Liquid Electrolyte based Multivalent Batteries
The development of lithium-ion batteries has played a key role in this development of intermittent renewable energies and mobile technologies. However, this technology seems to be reaching its limits and new solutions are emerging, such as magnesium batteries. Magnesium metal is an attractive negative electrode because of its abundance and its high volumetric and gravimetric capacities combined with a quite low redox potential. The divalent nature of Mg2+ offers two electrons per metal compared with just one in the case of alkali metals such as Li and Na.
The operation of a Mg battery is similar to that of a Li-ion battery, involving the exchange of Mg2+ ions between a positive electrode and a negative electrode, ideally magnesium metal, via an electrolyte solution. The main obstacle to making magnesium batteries is the lack of suitable electrolytes with a wide potential window that we can combined with magnesium metal or effective negative electrodes.
At LEEL, we are tackling these challenges with two different approaches. One of the solutions is to replace the Mg metal at the negative electrode with compounds that form an alloy with the Mg and are stable to conventional electrolytes. This has been investigated within the MAGICIEN ANR project (2017-2021). Our second approach is to focus on the development of new electrolytes, particularly with the concept of concentrated aqueous electrolytes for Mg-ion batteries, in the frame of the MAGWAT ANR project.
Solid Electrolytes for Lithium and Sodium Batteries
Solid-state batteries are considered as a next-generation battery technology with many potential improvements over the current state-of-the-art Li-ion in terms of safety, power, and energy density. The development of efficient, high ionic conductive solid electrolytes is crucial for the progress in solid-state batteries. Low-cost synthesis and their optimization with different battery electrodes is seen as a decisive factor. Towards this direction, researchers at LEEL work on two important advanced electrolyte categories: ceramic and polymer-ceramic composite electrolytes.

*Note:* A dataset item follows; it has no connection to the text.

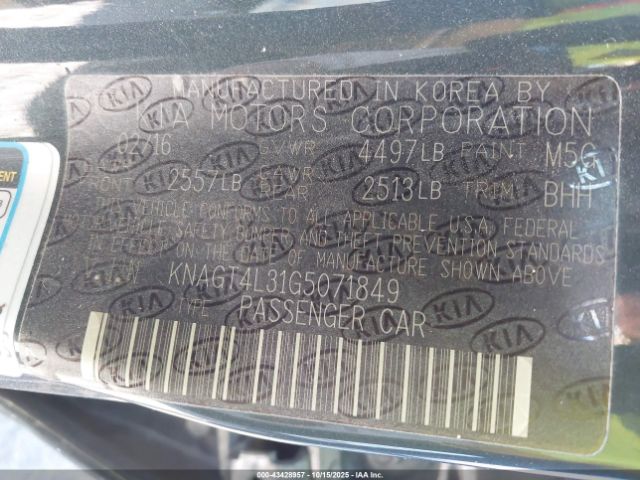 2016 KIA OPTIMA KNAGT4L31G5071849 Photo 8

Ceramic solid electrolytes: Our group has been active in developing new solid electrolytes for lithium and sodium solid-state batteries. We concentrate on the synthesis, structural characterization, and battery application studies of Garnet, Nasicon, and Halide solid electrolytes.
Halide ionic conductors are recently revisited and applied in advanced solid-state batteries. We aim to understand the effect of synthesis conditions, doping and lithium concentrations on the ionic motion (diffudion) within the structure and the ionic conductivity. In addition, a major focus of the research is to employ this newly developed electrolytes in various electrode composites (NMC, LFP, Sulfur and Silicon) and study their electrochemical performaces.
The electrode kinetics of solid electrolytes play a crucial role in various solid-state electrochemical applications including batteries. The understanding of the diffusion phenomena in ceramic electrolytes with the help of high-frequency impedance measurement coupled with detailed structural studies with XRD and NMR constitutes the major activity of the group. In other words, we try to understand the movement of ions in the electrolyte and electrode, and how we can influence their activation energy barrier and stability by carefully modifying the structure by doping or by changing the synthesis conditions.
Polymer-ceramic composite electrolytes: Polymer electrolytes enable the application of lithium metal anodes in solid-state batteries, potentially hindering the dendrite growth and short circuits. They also enable enhanced safety, processability, adhesion to the electrodes, and flexibility. The currently used PEO-based polymer electrolytes require a high working temperature in the range of 60-80 °C for their nominal performance. Our research focuses on the inclusion of oxide and nasicon ceramic solid electrolytes in the polymer matrix to improve their ionic conductivity and reduce the operating temperature. Besides a further understanding of the charge transport mechanism in these electrolyte systems and the processes taking place at the interface with the metallic anode with EIS and solid-state NMR studies, our work particularly focused on increasing the ceramic content in the polymer matrix.